Was aber bedeutet die Übernahme für Kaufhof mit seinen rund 21 000 Mitarbeitern, 135 Kaufhäusern und vielen Kunden in ganz Deutschland? Metro-Chef Koch betonte unermüdlich, es sei bei dem Verkauf nicht nur um einen guten Preis, sondern um ein "nachhaltiges Konzept" gegangen.

Die Manager von Hudson's Bay müssen dies nun beweisen - sie betreten ein schwieriges Territorium, denn der deutsche Markt gilt als einer der am härtesten umkämpften weltweit. Deutsche Konsumenten achten auf den Preis und auf Qualität, die Konkurrenz ist groß. Und schwierig. Einige Konzepte, die im Ausland Erfolg hatten, sind in Deutschland schlicht gescheitert. Walmart beispielsweise, musste seine Expansion in Deutschland nach harten Rückschlägen abbrechen. Der Brite Andrew Jennings galt international als Warenhaus-Spezialist - seine Karstadt-Sanierung blieb ohne Erfolg. Zudem sind Konzepte, "Alles-unter-einem-Dach" anzubieten, veraltet und viele Käufer gehen längst nicht mehr ins Geschäft, sondern bestellen ihre Waren online.

Was die Menschen nach wie vor in Kaufhäuser zieht, sind ein besonderes Einkaufserlebnis, spezielle Beratung und ein besonderes Sortiment. Will Kaufhof auch in Zukunft bestehen bleiben, bedarf es also großer fachlicher Kompetenz, neuer und innovativer Strategien.
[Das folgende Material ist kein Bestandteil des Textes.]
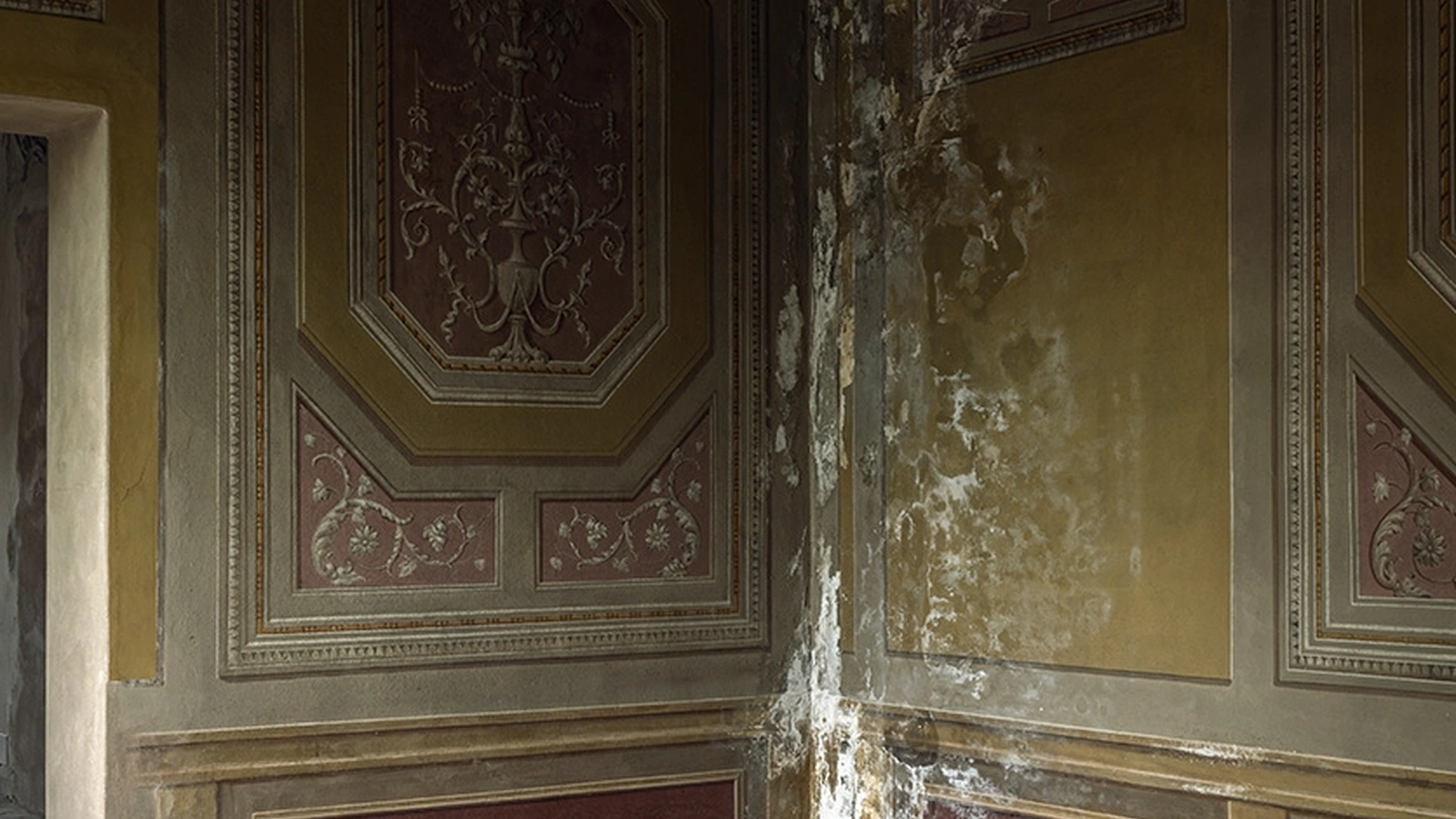 Tappeto ispirato alle forme architettoniche Lòbia Terra di Carpet Edition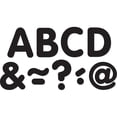 thumbnail image 1 of Black Classic 2" Magnetic Letters, 1 of 9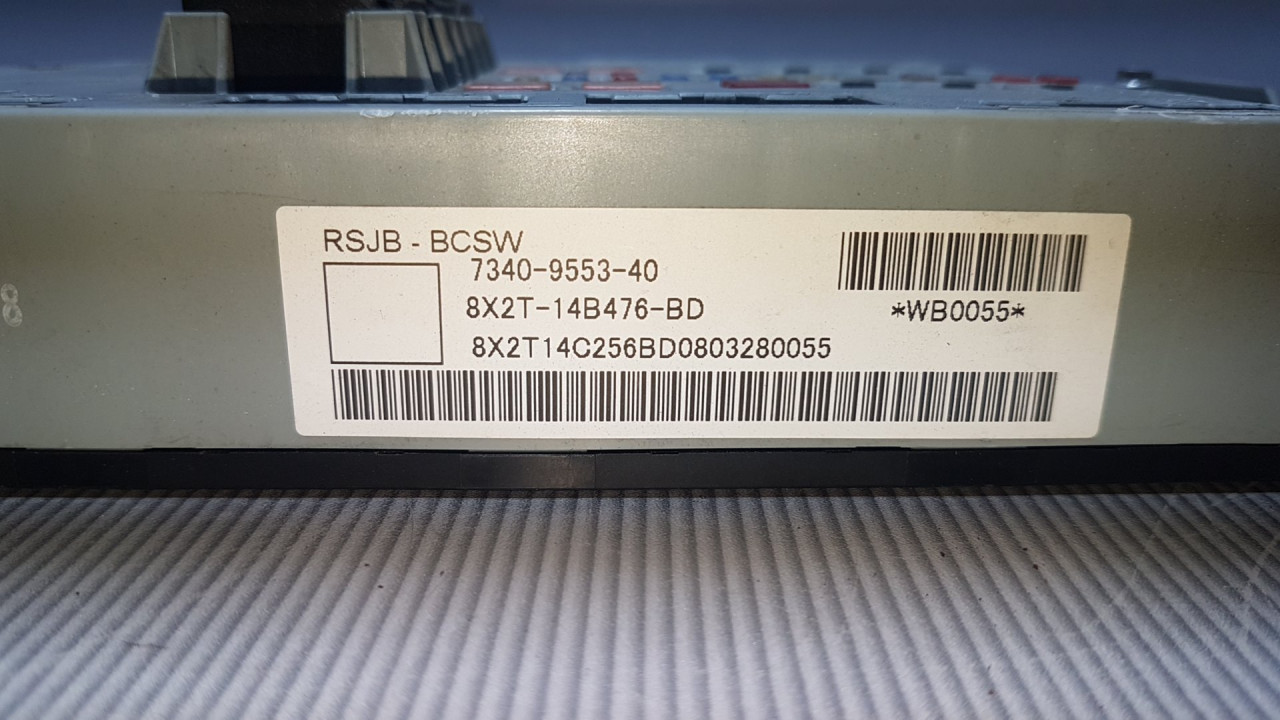 ELEKTRONIKA MODUL JAGUAR XF > 08-11 8X2T14B476BD
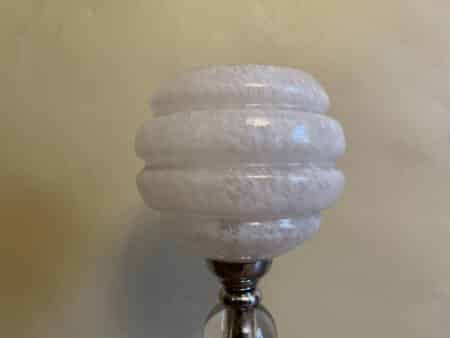 Tafellamp Jacques Adnet Schemerlamp - Afbeelding 6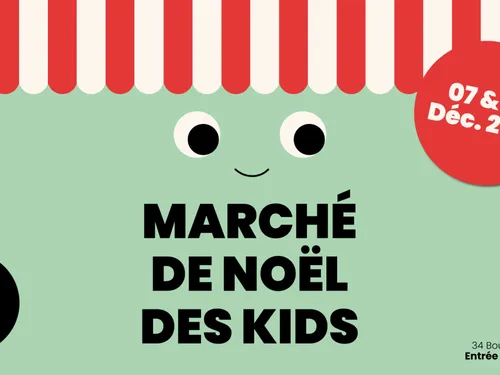 Le marché de Noël des Kids à Lille 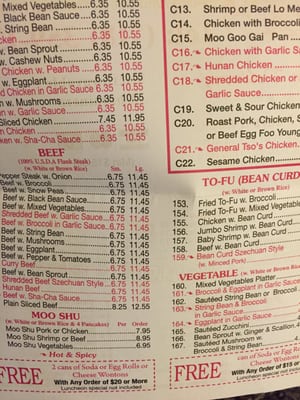 Menu photo 1 Asian Chef Flushing, NY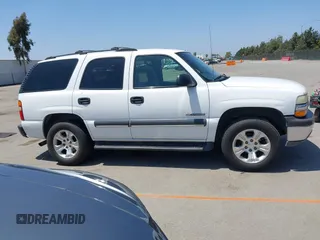 2003 Chevrolet Tahoe LS with VIN 1GNEC13V73R265144, listed as a IAAI auction lot 42464386 with 238,249 mi miles and . Bid and sale history available at DreamBid. Image 13.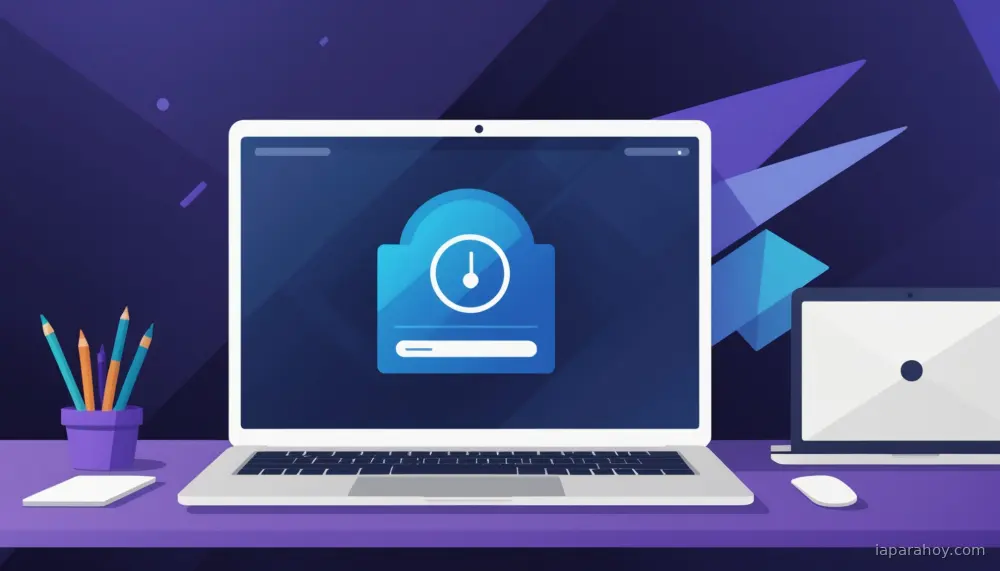Ilustración generada con IA sobre: Malware infostealer roba sesiones de Claude para consumir tokens de usuarios sin su conocimiento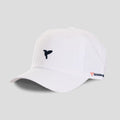 White &amp; Navy Bird Golf Hat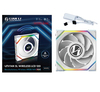 Scheda Tecnica: Lian Li Uni Fan Sl Wireless LCD Fan, Argb, Pwm - - Reverse Blade, 120 Mm, White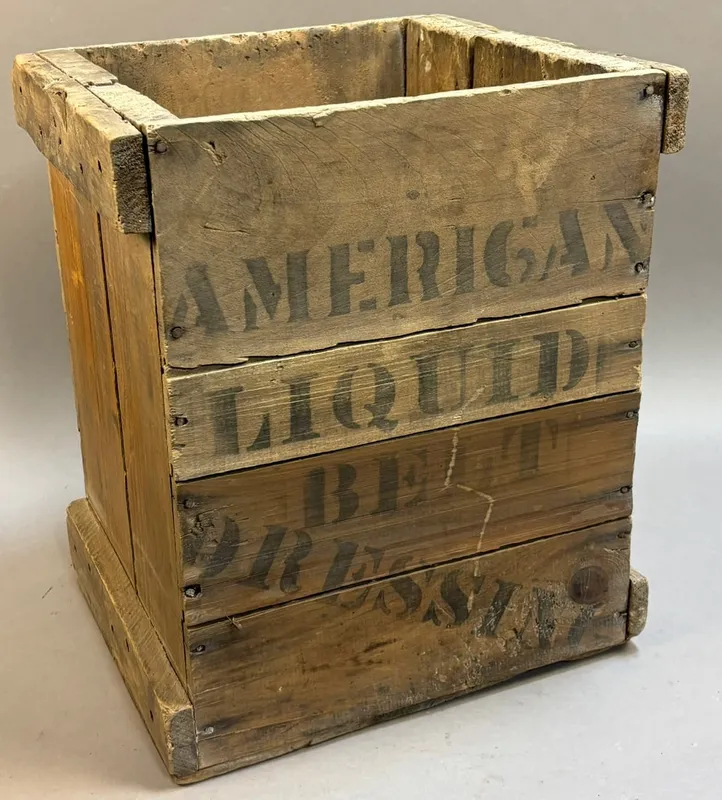 American Liquid Belt Dressing Original 5 Gallon Wo from auction in Jackson, Michigan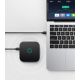 4. Ugreen US128 90576 USB-A 3.0 / USB-A 3.0 5Gb/s Kabel 3m – Schwarz
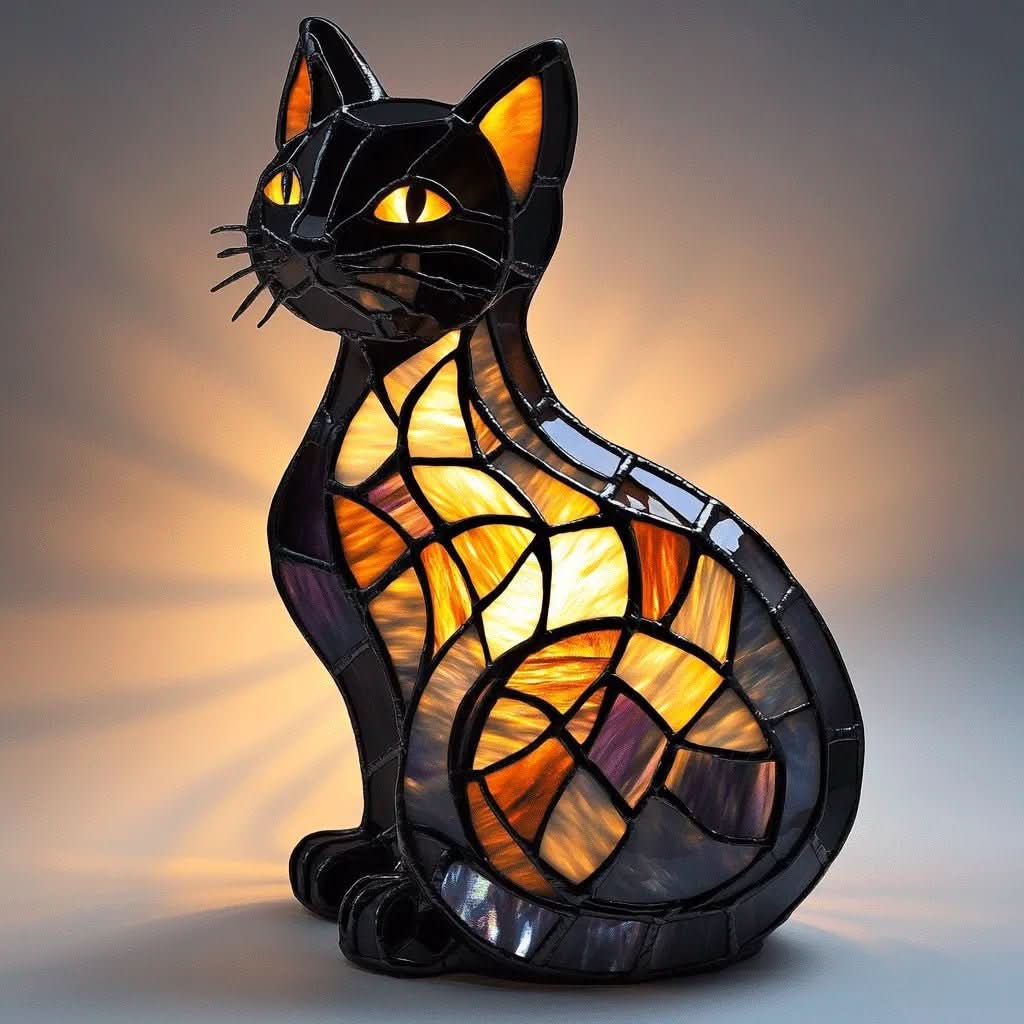 FELILUX – Lampada notturna LED per gatti giocosa con luce ambiente delicata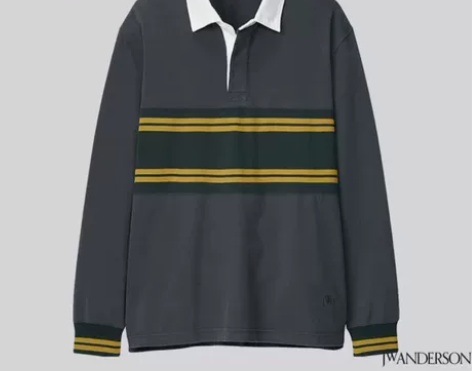 优衣库 【设计师合作款】男装 宽松POLO...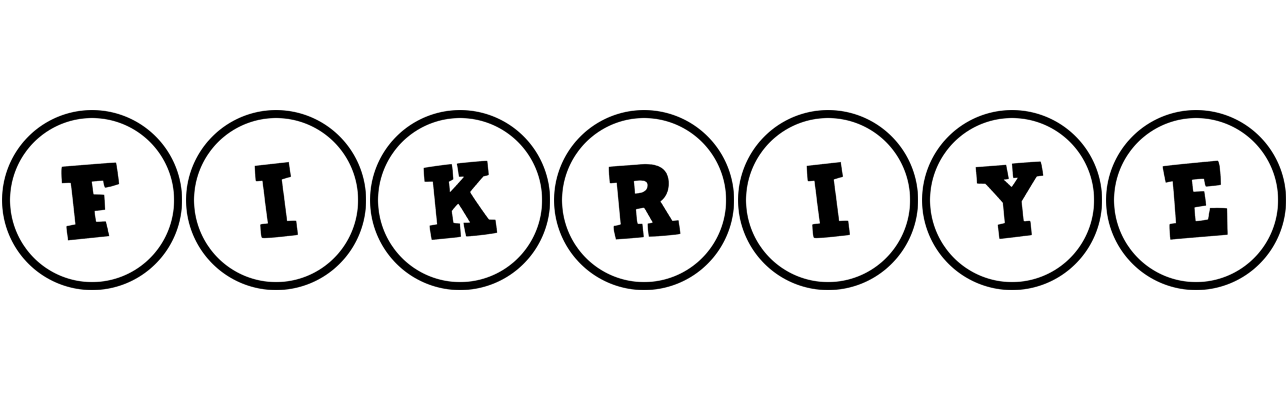 Fikriye handy logo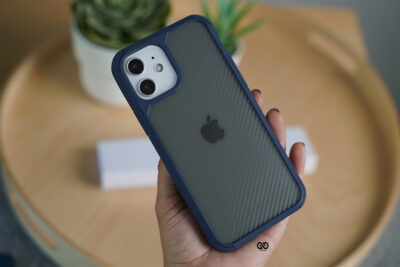 Carbon Defender Case for iPhone 12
Und Investitionen. Ob Hudson's Bay diese Aufgabe bewältigt, wird sich zeigen.

Ausschließen kann man Filialschließungen und Massenentlassungen wohl nicht - es gibt keine Beschäftigungsgarantien. Die Verkäuferinnen und Verkäufer bei Kaufhof bleiben aber erstmal entspannt, man gibt sich zuversichtlich. Am Alexanderplatz in Berlin glaubt man an einen soliden Arbeitsplatz in einem Unternehmen mit solider deutscher Kaufmannstradition. "Eine Übernahme durch Karstadt wäre schlimmer gewesen." sagen sie und "Knappe Kassen gibt es ja überall."